この世界的に有名な医学誌は、今週号の大部分をこの問題に割いている。
世界中の研究者が発表した一連の論文では、さらに多くの肥満対策の必要性が論じられており、実際問題として、各政府や社会全体にさまざまな措置を講じるよう求めている。
しかしながら、我々はどのようにしてこの状況に至ってしまったのか。そして解決策とは何だろうか?
肥満が蔓延するきっかけとなったのは恐らく1960年代であるが、当時は誰一人として気付いていなかった。
世界がいわゆる「フリーセックス」の時代を受け入れたころ、人々の食べる量も多くなり始めたのだ。
しかし実際のところ、恐らく20世紀前半にはすでに土台ができており、人々は車の利用機会が増えたり、肉体労働をあまりしなくなっていった。
その一方で2つの世界大戦の期間中、および戦後に起こった食糧不足により、この時代は食物消費量も減少していた。
60年代までには通常の生活を送れるようになり、食品流通が回復すると、10年も経たないうちに肥満症が増え始めたのだ。
最初は主に豊かな国に限られていたが、今日では低所得・中所得国にも広がりをみせている。
実際に状況はあまりにも悪化しているため、専門家らはさまざまな要因を理由に、個人が自分の行動に責任を取る能力について疑問を持ち始めている。その要因として、例えば安価なファストフードの供給の増加が挙げられる。
国立肥満観測研究所(National Obesity Observatory)のハリー・ラター氏(Harry Rutter)は次のように述べている。「事実、人というのは痩せるよりも太るほうが簡単なのです。肥満症の増加は、普通の人達が普通ではない状況に対応した当然の結果です。」
肥満問題を抱えていない国はない
現在では、世界中で推計5億人が肥満の分類に入る。英国では4人に1人である。北米ではさらにひどく、成人の3分の1が肥満である。
トンガでは女性においてこの問題が際立っており、10人中7人の女性が肥満である。
その一方で当初は肥満の傾向がほとんど見られなかった日本や中国のような国でさえ、ますます多くの肥満症例が認められている。
「我々は肥満症と慢性疾患の危機に見舞われている。」世界をリードする肥満専門家の1人であり、オーストラリア・ディーキン大学(Deakin University)に籍を置くボイド・スウィンバーン教授(Professor Boyd Swinburn)はこう話す。「肥満問題を抱えていない国など存在しない。」
また、肥満は糖尿病や心疾患から癌に至るまで多くの健康問題と関連しているため、医療制度の負担が懸念されている。
英国の場合、専門家らの予測では今後20年間で肥満水準はほぼ2倍になる。これはつまり、この問題への対処のために、英国国民保険(NHS)から年間20億ポンドを余分に費やす必要があるということである。
政府、少なくともロンドンの行政機関は、業界と協力してより健康的なライフスタイルの促進に取り組んでいる。
企業は、食品の食塩・砂糖・脂質含有量を減らしたり、より責任あるマーケティング戦略を追求するという一連の誓約書に署名した。
しかし多くの専門家にとって、これは十分と言えるものではない。ランセット誌の研究者らは、この問題に取り組むには法律などのさらに厳しい措置が必要であると論じている。
論文の1つは、健康によくない食品や飲料への課税、また交通信号のような成分表示ラベルを食品に貼るなどの措置は健康上非常に有益であり、長期的に見れば購入費の節約にもなるだろうとしている。
少数ではあるが、一部の国はこうした措置のいくつかを検討し始めた。
9月にはハンガリーで、ポテトチップやチョコレートのように食塩や砂糖の含有量が多く、すぐに食べられる食品への課税が導入される。
フィンランドとノルウェーはすでにこの措置を講じている。
現時点での課題は、どれほど多くの国や地域がこうした流れに追随するか、ということである。

————

● **やること**
- A) 肥満についての文章にある「トンガでは女性においてこの問題が際立っており、10人中7人の女性が肥満である。」という一文を英語に訳すこと。
- B) 肥満についての文章で、肥満と関連があるとされている健康問題をすべて挙げること。
- C) 肥満についての文章の「しかしながら、我々はどのよう」から下って「は食物消費量も減少していた。」までを、「1960年代」を「1950年代」に置き換えて書き直すこと。

[保存データ]

————

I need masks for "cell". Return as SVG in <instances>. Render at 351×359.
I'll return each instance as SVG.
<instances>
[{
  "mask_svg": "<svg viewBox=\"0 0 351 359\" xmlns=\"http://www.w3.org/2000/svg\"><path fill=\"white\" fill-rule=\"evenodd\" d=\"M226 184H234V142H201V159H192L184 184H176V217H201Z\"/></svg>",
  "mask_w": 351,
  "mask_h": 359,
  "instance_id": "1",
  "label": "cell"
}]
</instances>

————

● **解答**
- A) In Tonga, the problem is especially pronounced among women, with seven out of ten women being obese.

- B) 糖尿病、心疾患、癌

- C)
しかしながら、我々はどのようにしてこの状況に至ってしまったのか。そして解決策とは何だろうか?
肥満が蔓延するきっかけとなったのは恐らく1950年代であるが、当時は誰一人として気付いていなかった。
世界がいわゆる「フリーセックス」の時代を受け入れたころ、人々の食べる量も多くなり始めたのだ。
しかし実際のところ、恐らく20世紀前半にはすでに土台ができており、人々は車の利用機会が増えたり、肉体労働をあまりしなくなっていった。
その一方で2つの世界大戦の期間中、および戦後に起こった食糧不足により、この時代は食物消費量も減少していた。